> **What the task requires**:
The output should be all lines of the entries below in which the word "subpopulations" occurs.

(Dataset entries)
══════════════════════════════

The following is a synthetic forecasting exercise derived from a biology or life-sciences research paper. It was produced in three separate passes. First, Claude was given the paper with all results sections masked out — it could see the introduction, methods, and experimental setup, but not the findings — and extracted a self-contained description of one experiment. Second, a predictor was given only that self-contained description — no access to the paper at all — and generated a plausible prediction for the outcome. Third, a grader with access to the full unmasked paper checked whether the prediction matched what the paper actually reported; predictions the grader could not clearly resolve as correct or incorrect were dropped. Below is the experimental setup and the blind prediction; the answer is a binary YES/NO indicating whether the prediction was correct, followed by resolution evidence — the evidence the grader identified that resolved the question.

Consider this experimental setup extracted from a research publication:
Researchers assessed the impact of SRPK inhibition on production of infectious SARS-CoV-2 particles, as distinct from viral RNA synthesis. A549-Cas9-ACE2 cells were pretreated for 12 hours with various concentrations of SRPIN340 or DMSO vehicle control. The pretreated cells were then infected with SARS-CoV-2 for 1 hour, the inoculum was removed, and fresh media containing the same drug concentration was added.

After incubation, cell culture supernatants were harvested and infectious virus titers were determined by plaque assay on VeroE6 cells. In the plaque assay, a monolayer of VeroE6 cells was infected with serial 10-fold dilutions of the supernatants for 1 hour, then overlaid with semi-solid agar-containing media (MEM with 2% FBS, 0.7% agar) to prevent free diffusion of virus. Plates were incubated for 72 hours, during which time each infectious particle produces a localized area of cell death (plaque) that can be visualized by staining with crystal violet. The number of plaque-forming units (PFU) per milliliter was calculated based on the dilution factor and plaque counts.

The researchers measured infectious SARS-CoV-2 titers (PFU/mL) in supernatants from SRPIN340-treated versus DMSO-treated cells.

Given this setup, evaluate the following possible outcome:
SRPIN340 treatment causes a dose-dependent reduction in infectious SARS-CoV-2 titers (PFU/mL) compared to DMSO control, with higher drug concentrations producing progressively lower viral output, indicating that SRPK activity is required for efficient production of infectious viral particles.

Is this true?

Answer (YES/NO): NO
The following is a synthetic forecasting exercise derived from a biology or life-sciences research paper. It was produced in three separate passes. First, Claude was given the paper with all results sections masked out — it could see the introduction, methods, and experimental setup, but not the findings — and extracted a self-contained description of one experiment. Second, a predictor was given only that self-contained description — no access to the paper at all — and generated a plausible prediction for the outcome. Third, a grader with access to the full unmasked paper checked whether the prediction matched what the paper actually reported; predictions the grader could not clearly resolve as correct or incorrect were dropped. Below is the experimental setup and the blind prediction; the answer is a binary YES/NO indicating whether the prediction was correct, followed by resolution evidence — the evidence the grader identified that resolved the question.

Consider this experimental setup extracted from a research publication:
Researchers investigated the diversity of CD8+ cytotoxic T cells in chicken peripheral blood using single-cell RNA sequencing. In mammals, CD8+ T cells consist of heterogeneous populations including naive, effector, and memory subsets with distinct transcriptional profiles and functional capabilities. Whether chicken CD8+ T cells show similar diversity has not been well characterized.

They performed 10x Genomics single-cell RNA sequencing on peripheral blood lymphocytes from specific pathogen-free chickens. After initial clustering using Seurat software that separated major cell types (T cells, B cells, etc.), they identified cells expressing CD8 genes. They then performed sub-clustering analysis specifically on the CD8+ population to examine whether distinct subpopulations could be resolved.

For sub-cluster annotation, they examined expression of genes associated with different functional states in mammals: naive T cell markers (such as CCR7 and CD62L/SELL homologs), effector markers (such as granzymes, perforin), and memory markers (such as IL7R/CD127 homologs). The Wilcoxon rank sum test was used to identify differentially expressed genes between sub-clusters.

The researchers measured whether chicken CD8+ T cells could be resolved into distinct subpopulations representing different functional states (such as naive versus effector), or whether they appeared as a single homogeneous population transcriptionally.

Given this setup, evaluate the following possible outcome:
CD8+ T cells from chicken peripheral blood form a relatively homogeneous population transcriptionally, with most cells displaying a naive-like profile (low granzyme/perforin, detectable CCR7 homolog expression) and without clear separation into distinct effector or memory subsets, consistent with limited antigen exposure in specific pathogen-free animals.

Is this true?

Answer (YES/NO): NO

══════════════════════════════

> **Result of the task**:
They performed 10x Genomics single-cell RNA sequencing on peripheral blood lymphocytes from specific pathogen-free chickens. After initial clustering using Seurat software that separated major cell types (T cells, B cells, etc.), they identified cells expressing CD8 genes. They then performed sub-clustering analysis specifically on the CD8+ population to examine whether distinct subpopulations could be resolved.
The researchers measured whether chicken CD8+ T cells could be resolved into distinct subpopulations representing different functional states (such as naive versus effector), or whether they appeared as a single homogeneous population transcriptionally.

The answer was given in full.